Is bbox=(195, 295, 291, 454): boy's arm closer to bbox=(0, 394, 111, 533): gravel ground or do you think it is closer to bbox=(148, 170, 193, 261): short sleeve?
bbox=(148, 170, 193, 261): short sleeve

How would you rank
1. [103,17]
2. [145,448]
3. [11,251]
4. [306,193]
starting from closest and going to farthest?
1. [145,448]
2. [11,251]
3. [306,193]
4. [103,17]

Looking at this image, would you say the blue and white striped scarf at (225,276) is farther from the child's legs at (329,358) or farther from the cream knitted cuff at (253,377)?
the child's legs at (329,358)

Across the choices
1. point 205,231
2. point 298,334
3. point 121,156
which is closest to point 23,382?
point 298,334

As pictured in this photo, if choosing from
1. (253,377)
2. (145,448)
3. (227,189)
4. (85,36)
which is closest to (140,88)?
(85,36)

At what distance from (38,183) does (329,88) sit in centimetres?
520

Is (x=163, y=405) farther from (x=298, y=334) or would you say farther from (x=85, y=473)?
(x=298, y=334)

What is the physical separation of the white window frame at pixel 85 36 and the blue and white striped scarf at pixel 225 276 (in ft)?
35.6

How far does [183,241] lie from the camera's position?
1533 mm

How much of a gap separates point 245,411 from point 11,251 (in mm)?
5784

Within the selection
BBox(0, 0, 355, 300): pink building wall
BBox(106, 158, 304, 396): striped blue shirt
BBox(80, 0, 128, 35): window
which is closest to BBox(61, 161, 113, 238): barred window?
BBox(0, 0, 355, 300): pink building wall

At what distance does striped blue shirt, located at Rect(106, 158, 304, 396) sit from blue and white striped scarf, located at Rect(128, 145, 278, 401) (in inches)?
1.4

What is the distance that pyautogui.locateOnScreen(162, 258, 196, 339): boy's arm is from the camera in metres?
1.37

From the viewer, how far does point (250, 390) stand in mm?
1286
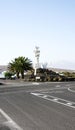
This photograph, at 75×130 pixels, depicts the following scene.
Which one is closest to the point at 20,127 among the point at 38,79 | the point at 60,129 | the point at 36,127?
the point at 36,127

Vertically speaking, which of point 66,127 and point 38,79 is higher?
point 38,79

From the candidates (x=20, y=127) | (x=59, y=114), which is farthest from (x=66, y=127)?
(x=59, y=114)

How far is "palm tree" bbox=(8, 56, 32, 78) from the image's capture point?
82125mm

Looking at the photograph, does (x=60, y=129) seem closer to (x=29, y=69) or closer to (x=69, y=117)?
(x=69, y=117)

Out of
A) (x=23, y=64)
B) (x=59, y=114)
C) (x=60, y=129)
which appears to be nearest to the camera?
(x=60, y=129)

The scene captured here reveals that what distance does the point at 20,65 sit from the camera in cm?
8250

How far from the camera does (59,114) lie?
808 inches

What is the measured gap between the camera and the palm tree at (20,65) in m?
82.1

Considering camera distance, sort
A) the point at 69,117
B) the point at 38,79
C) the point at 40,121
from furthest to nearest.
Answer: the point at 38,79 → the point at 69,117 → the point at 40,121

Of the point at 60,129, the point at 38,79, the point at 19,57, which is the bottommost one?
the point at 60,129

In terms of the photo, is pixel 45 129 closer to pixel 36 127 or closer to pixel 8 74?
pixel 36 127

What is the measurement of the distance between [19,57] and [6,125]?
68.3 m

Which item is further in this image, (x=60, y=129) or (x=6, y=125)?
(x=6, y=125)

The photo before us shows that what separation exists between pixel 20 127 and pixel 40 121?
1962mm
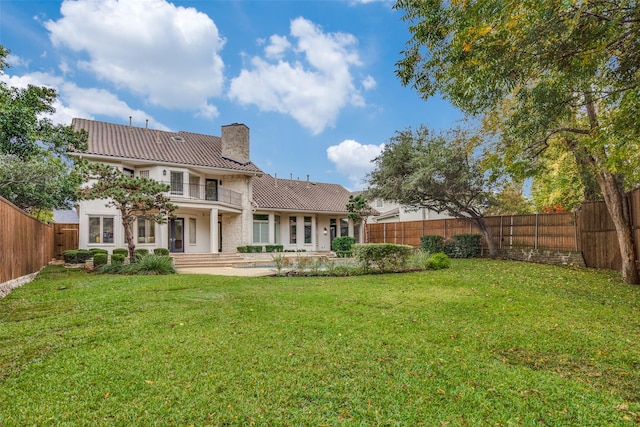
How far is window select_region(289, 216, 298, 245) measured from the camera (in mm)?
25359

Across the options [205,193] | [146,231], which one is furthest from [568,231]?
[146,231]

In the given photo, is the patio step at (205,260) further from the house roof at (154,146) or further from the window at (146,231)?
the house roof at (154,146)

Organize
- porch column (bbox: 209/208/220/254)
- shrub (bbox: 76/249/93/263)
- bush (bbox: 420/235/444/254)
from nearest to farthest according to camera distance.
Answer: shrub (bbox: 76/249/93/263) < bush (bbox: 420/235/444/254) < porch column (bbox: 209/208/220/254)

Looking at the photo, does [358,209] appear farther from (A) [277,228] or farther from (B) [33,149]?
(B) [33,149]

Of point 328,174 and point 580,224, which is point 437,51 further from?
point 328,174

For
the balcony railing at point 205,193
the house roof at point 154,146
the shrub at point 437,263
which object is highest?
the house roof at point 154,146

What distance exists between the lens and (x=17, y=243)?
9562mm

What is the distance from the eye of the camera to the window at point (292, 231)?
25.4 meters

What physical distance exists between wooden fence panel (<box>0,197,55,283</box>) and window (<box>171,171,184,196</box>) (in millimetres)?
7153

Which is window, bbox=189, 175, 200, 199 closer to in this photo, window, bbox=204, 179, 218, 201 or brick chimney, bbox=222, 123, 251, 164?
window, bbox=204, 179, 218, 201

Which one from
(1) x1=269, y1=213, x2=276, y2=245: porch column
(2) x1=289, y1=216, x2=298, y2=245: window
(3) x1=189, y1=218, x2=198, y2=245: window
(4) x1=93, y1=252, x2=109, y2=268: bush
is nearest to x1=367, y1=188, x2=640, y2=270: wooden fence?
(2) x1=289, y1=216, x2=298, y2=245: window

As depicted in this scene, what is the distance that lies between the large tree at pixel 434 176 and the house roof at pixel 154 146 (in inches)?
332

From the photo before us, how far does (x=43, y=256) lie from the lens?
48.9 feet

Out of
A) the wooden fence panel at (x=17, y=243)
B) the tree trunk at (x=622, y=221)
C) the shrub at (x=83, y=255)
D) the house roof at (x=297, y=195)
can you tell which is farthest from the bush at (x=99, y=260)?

::::::::

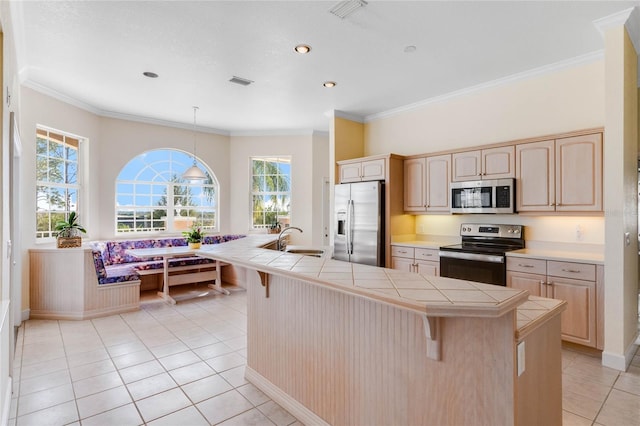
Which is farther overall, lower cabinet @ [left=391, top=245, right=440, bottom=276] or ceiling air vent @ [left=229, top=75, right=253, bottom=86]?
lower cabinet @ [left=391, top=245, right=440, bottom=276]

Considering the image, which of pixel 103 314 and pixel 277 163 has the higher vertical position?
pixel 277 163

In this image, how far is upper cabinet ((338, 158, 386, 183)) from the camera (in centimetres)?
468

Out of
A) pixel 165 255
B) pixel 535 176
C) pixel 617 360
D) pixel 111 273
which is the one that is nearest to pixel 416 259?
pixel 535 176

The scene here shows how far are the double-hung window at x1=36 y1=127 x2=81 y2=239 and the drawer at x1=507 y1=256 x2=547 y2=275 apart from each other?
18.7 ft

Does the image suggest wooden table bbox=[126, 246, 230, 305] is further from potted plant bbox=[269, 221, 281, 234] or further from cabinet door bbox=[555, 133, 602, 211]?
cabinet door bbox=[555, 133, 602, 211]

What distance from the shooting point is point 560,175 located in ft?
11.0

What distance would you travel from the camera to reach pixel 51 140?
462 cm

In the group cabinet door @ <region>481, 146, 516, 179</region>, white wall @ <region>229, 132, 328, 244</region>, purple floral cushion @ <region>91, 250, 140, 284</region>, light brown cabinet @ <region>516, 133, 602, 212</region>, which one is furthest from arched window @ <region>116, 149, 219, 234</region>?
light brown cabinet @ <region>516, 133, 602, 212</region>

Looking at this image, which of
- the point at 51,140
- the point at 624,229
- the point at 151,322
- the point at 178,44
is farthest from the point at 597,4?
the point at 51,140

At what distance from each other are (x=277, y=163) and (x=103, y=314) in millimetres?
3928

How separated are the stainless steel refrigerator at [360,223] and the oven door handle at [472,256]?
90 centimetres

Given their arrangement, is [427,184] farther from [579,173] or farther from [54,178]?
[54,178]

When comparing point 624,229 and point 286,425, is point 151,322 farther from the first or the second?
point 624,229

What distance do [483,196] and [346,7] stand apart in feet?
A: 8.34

::::::::

* The task:
Find every line in the material above that contains the word "porch", and copy each of those lines in full.

* Response to this task:
- porch column (bbox: 209/208/220/254)
Answer: shrub (bbox: 76/249/93/263) < bush (bbox: 420/235/444/254) < porch column (bbox: 209/208/220/254)
(1) x1=269, y1=213, x2=276, y2=245: porch column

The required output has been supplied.